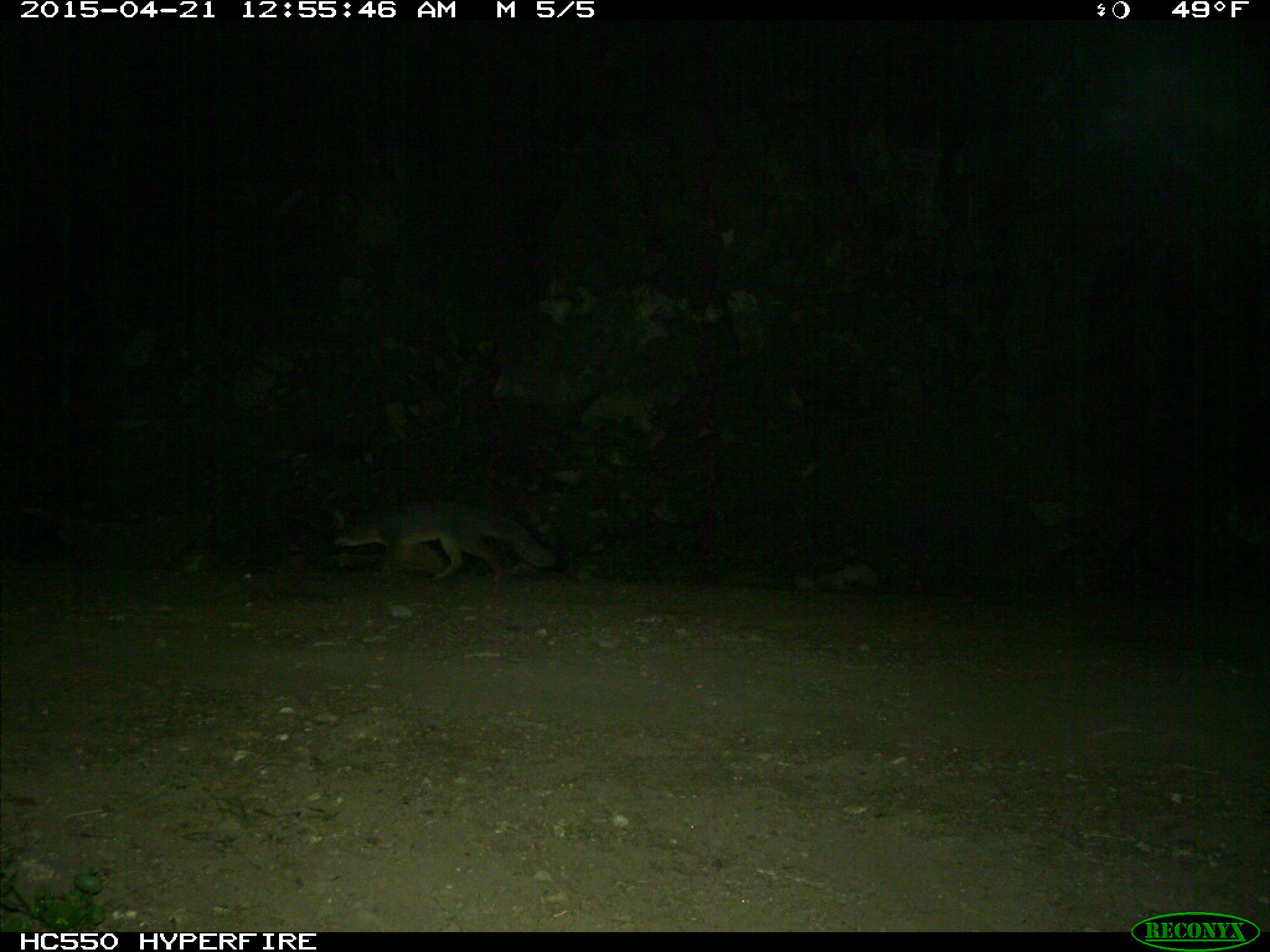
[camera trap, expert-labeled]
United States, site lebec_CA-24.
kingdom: Animalia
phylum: Chordata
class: Mammalia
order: Carnivora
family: Canidae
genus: Urocyon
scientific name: Urocyon cinereoargenteus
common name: gray fox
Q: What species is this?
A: Urocyon cinereoargenteus (gray fox).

- [Aim of the exercise]:
Leave out the pictures and transcribe the entries above exactly.

- [Response to this exercise]:
[camera trap, expert-labeled]
United States, site lebec_CA-24.
kingdom: Animalia
phylum: Chordata
class: Mammalia
order: Carnivora
family: Canidae
genus: Urocyon
scientific name: Urocyon cinereoargenteus
common name: gray fox
Q: What species is this?
A: Urocyon cinereoargenteus (gray fox).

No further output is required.